Public housing is often lambasted as an example of the government’s inability to provide goods as well as private entities, thus justifying programs like housing vouchers, if not outright cash. While some criticisms are more honest than others, when it comes to public housing, we need not throw the baby out with the bathwater. The solution isn’t to abandon public housing. Instead,we should double down on the direct provision of well maintained, beautiful housing that promotes flourishing for all, instead of fighting for such outcomes to come from the private sector.

In this way, there is a plain leftist argument in favor of in-kind housing benefits. And there seems to be a consensus at least among broad swaths of the left that this is the right choice. Even where the public benefits system is not implicated, leftists housing projects such as Community Land Trusts demonstrate a drive away from market solutions to in-kind solutions. Directly providing people housing prioritizes communitarian values of ensuring that everyone is cared for over the strawman of market freedom. It recognizes that the ideal of choice upon which justifications of cash benefits rely is a fallacy when the cash is not sufficient to obtain necessities and when the market fails to even produce those necessities. It also imagines that by taking housing off the market, other priorities can come to the forefront. For instance, in the COVID-19 pandemic, HUD has encouraged public housing agencies to retroactively adjust rents such that tenants do not owe more than they can pay. Tenants of private housing cannot expect any such option.

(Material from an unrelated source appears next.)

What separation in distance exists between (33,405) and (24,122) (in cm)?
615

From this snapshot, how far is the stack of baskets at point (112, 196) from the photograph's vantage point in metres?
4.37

More than just ensuring housing for all, a return to public housing also signifies the collapse of the increasingly powerful and parasitic real estate industry, disincentivizing displacement through gentrification and the hoarding of land for profit. 

Complexities of Need

This logic extends beyond housing, as other forms of direct provision of needs also seem preferable. Medicare For All is another easy example of a recent leftist drive for in-kind provisions of benefits. The same reasons come to the forefront, the disempowerment of predatory insurance companies and the assurance that needs will be met for all.

As this vision continues to expand, it gets more complicated. While it may be attractive to say “just give people what they need,” there are real questions that arise from such a promising statement.

The question about what comprises a human “need” is not an easy one. There are many things that may seem like necessities for some but not for others. While some argue that internet access is a necessity, others contend that computers are luxuries. And generally, those who decide what is a necessity are influenced by norms informed by class, race, gender, and sexuality. Therefore, there is a real risk that in attempting to ensure that everyone gets enough through direct provision, some may get too little, or the wrong things. A way out might be to provide so many in-kind benefits that nobody would be left lacking, but not only does this seem impossible, it seems unethical in the midst of a climate crisis fueled in part by vast overproduction.

There is no perfect solution to this problem. Cash benefits generally leave recipients with impossible choices, and vulnerable to the whims and pitfalls of the market. A resurgence of in-kind benefits would provide new opportunities for collectivized resources and the guarantees of basic needs, but those needs are not so easily defined. The answer probably lies somewhere between a flexible and adaptive administrative state that is actually accountable to the needs of all people (won through persistent and powerful social movements) and outside the state completely in the form of community care.